Proving once again that there is no VC topic whatsoever that cannot be turned into an opportunity to bash homosexuals. This includes threads about salt.
12.2.2007 9:57pm
Norseman:
A teaspoon of salt for the best connection of this topic to the Israel/Palestine issue?
12.2.2007 11:36pm
A. Zarkov (mail):
Humans evolved in a sodium scarce and potassium rich environment. Not surprisingly, the human body purges potassium easily, but not sodium. But today Americans get too much sodium, and not enough potassium. The DASH diet augmented by sodium restriction showed a clear benefit in reducing hypertension over and above the benefits of the diet without restriction. Of course it’s still an open question as to whether sodium restriction actually prevents hypertension. I can see a clear public benefit to sodium restriction. The amount of salt added to food is horrendous. Take a look at the label on your jar of spaghetti source. The “Baja Fresh” restaurant chain adds a tremendous amount of salt to their food. Ask for the nutrition info and you will see. It’s very hard to eat in restaurants without getting dosed with sodium. One fix is to require restaurants to put the sodium content on the menu. Another is to simply regulate sodium. While I generally don’t like “nanny state” solutions to problems, this matter might be an exception. In any case since we are headed towards public funded health care, I’m afraid these legal restrictions are coming anywary.
12.3.2007 1:37am
Prufrock765 (mail):
good that someone already got the "cold dead hands" line in; but I can't believe that no one has offered up the "...only outlaws will have salt shakers..." shtick yet.
12.3.2007 9:21am
Ralph Phelan (mail):
A teaspoon of salt for the best connection of this topic to the Israel/Palestine issue?

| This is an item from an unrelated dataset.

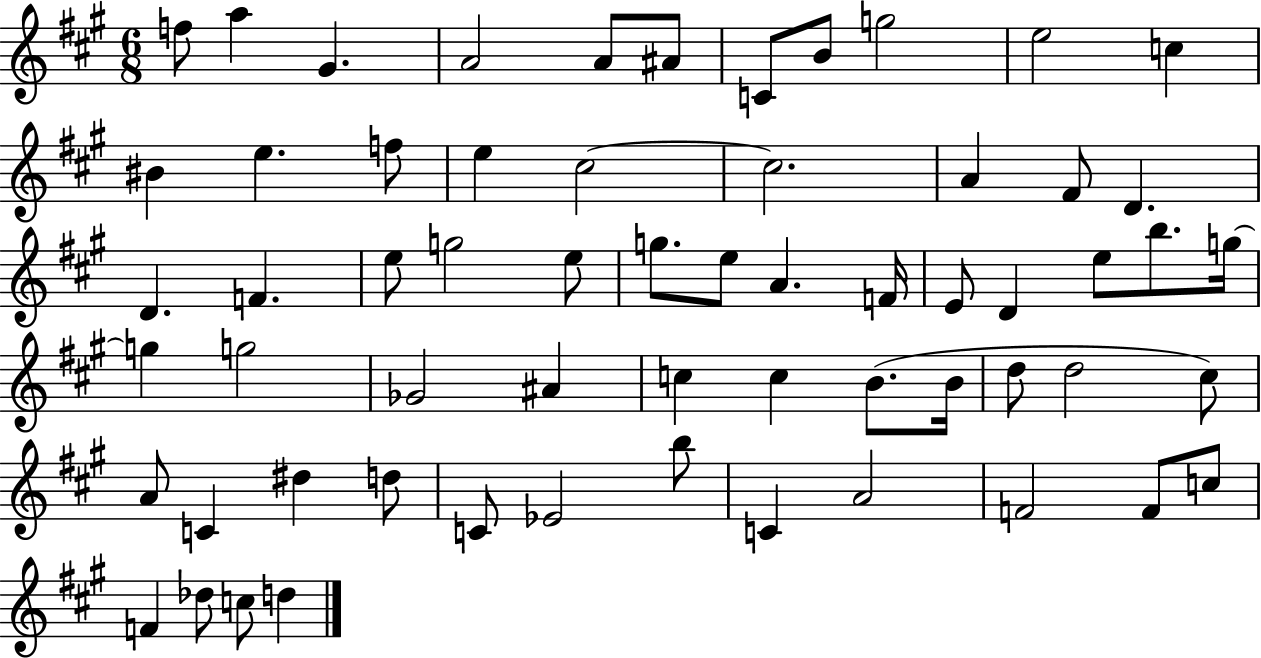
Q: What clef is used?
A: treble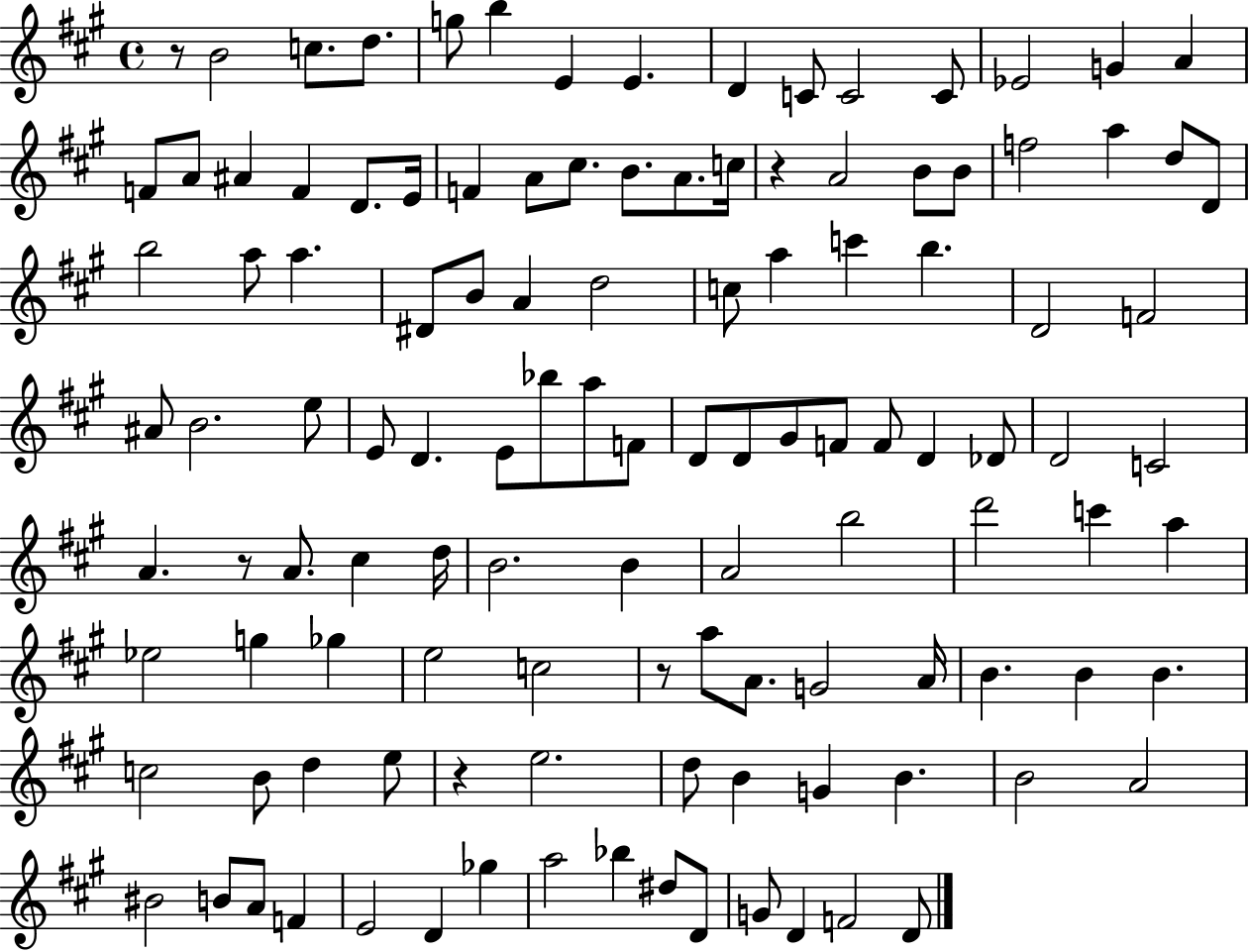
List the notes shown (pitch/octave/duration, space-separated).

CSPI is just pushing the usual "progressive" anti-Israel agenda, this time by seeking to reduce Israel's profits from Dead Sea salt production.
12.3.2007 9:27am
Mikeyes (mail):
There is no scientific proof that sodium in the diet causes high blood pressure. On the other hand, there is plenty of reason not to overuse sodium if you have high blodd pressure. But hypertension, while not a good thing to have, is long term in its effects and there is little proof that anything less than rigourous treatment helps the problem in the long run. Part of that is a good diet along with exercise, taking the proper medications, and being able to relax.

Most people have good sodium transport systems. (Where is the scientific proof for the assertion that we evolved with poor sodium handling abilities? While there are some people who are genetically susceptible to getting hypertension, black men, especially, it is not a universal human condition.) Thus they are able to handle the amounts of salt found in most foods today. Besides, the sodium content of all processed food sold in on the packaging somewhere, assuming you can figure it out. If you are on a salt restricted diet, do your homework.

Contrasting smoking bans and sodium bans seems like a waste of time to me. Smoking is clearly a risk to health. Second hand smoke may also be dangerous and the proof is a lot better than the so-called proof that sodium causes essential hypertension. In any case, to a non-smoker, second hand smoke is annoying like loud noises, fetid odors, and barking dogs. There ought to be a law against it anyway. Even if it does not effect health. There is no annoying component to salt.
12.3.2007 12:53pm
walter:
Before the smoking ban went into place, there were bars and clubs that were non-smoking. One I went to had a smoking section out the back door (on an enclosed patio). It was a nice area to cool off when you hot from dancing. After the ban, the back door was blocked off (The front door was > 25 ft from the patio) so that the patio could remain a smoking section. This make life harder for everyone, as the path from the front door was not covered and you would get rained on often (Welcome to the wet section of the PNW).